* **PROVIDED PASSAGE**:
--- START ---

Comic-Con, Day 2: Pop culture summer camp
For a lot of people, Comic-Con is completely incidental to why they come to Comic-Con. As a for instance, I ran into a guy while I was grabbing lunch today, and he and his friends had driven down from San Francisco, hoping to buy some badges on the spot. That is, of course, impossible in this era of gigantiCon, but they didn’t really mind, even though they got in at 3 a.m. last night and couldn’t really find anywhere to sleep. They were here to drink in the atmosphere and see if they could find some cool video game stuff. They hadn’t quite realized just how big the thing was, scalpers were charging far too much, and they were content to just wander around downtown, taking in some of the free stuff. Comic-Con is about nerd culture still, but it’s also about bringing a whole mass of people to downtown San Diego and turning them loose to party. It doesn’t matter if they know the first thing about nerd culture. They’re here to put on a costume, try to bullshit their way into Hollywood parties, and look for stars.
Or, as a 20-something girl in a random costume with a green wig said, when pointing to a bunch of people holding light sabers, “Look! It’s the guys from G.I. Joe!”
To me, this is the first year that everything surrounding Comic-Con seems as big as the Con itself. Yes, there are still lots of people wandering around downtown San Diego who have badges on, but there are almost as many who seem happy to just chill out and watch humanity roll by while sitting at one of the many little bars and restaurants that line the streets of the Gaslamp District. There’s enough free stuff crowding those streets now—from mini-conventions that have sprung up in the big one’s shadow to “movie in a box” fake theme park rides like the Godzilla and Ender’s Game experiences—that someone who can find somewhere to crash for the weekend—or doesn’t mind commuting from LA—can have a reasonably good time just hanging out and seeing what’s going on.

--- END ---

* **PROBLEM TO WORK ON**:
Copy the Comic-Con piece starting with "To me, this" and going on through "what’s going on.", substituting "cafes" for "restaurants". Rely on the Comic-Con piece alone.

* **DATA SECTION**:
--- START ---

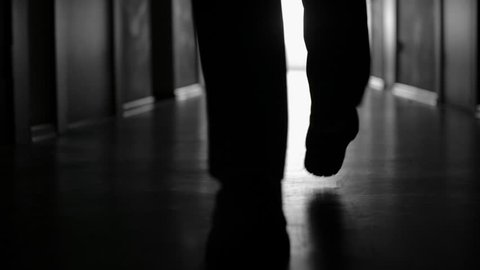 Tracking with low-section of silhouette of legs of businessman walking along dark hallway; black and white slow motion shot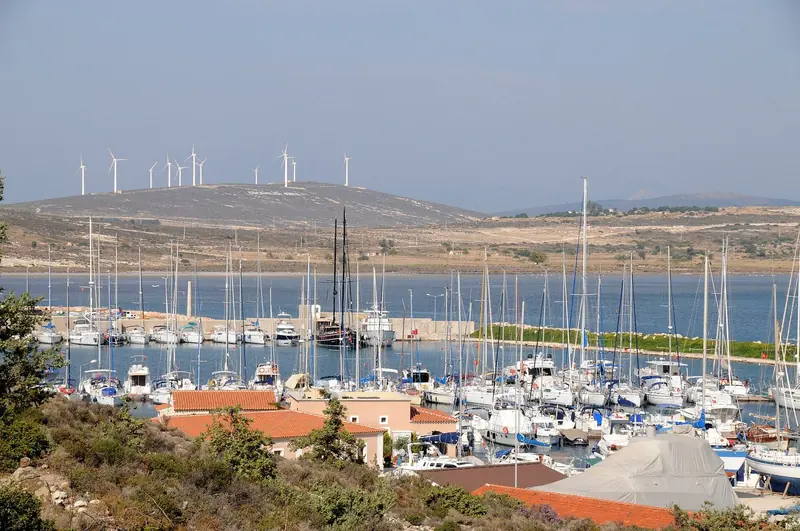 The marina's pontoons, packed with yachts, with the Alacati wind farm turning on the hills behind.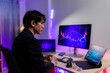 © Wanchai - Happy investor raising fist while watching bullish charts.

--- END ---

* **ANSWER FOR THIS EXERCISE**:
To me, this is the first year that everything surrounding Comic-Con seems as big as the Con itself. Yes, there are still lots of people wandering around downtown San Diego who have badges on, but there are almost as many who seem happy to just chill out and watch humanity roll by while sitting at one of the many little bars and cafes that line the streets of the Gaslamp District. There’s enough free stuff crowding those streets now—from mini-conventions that have sprung up in the big one’s shadow to “movie in a box” fake theme park rides like the Godzilla and Ender’s Game experiences—that someone who can find somewhere to crash for the weekend—or doesn’t mind commuting from LA—can have a reasonably good time just hanging out and seeing what’s going on.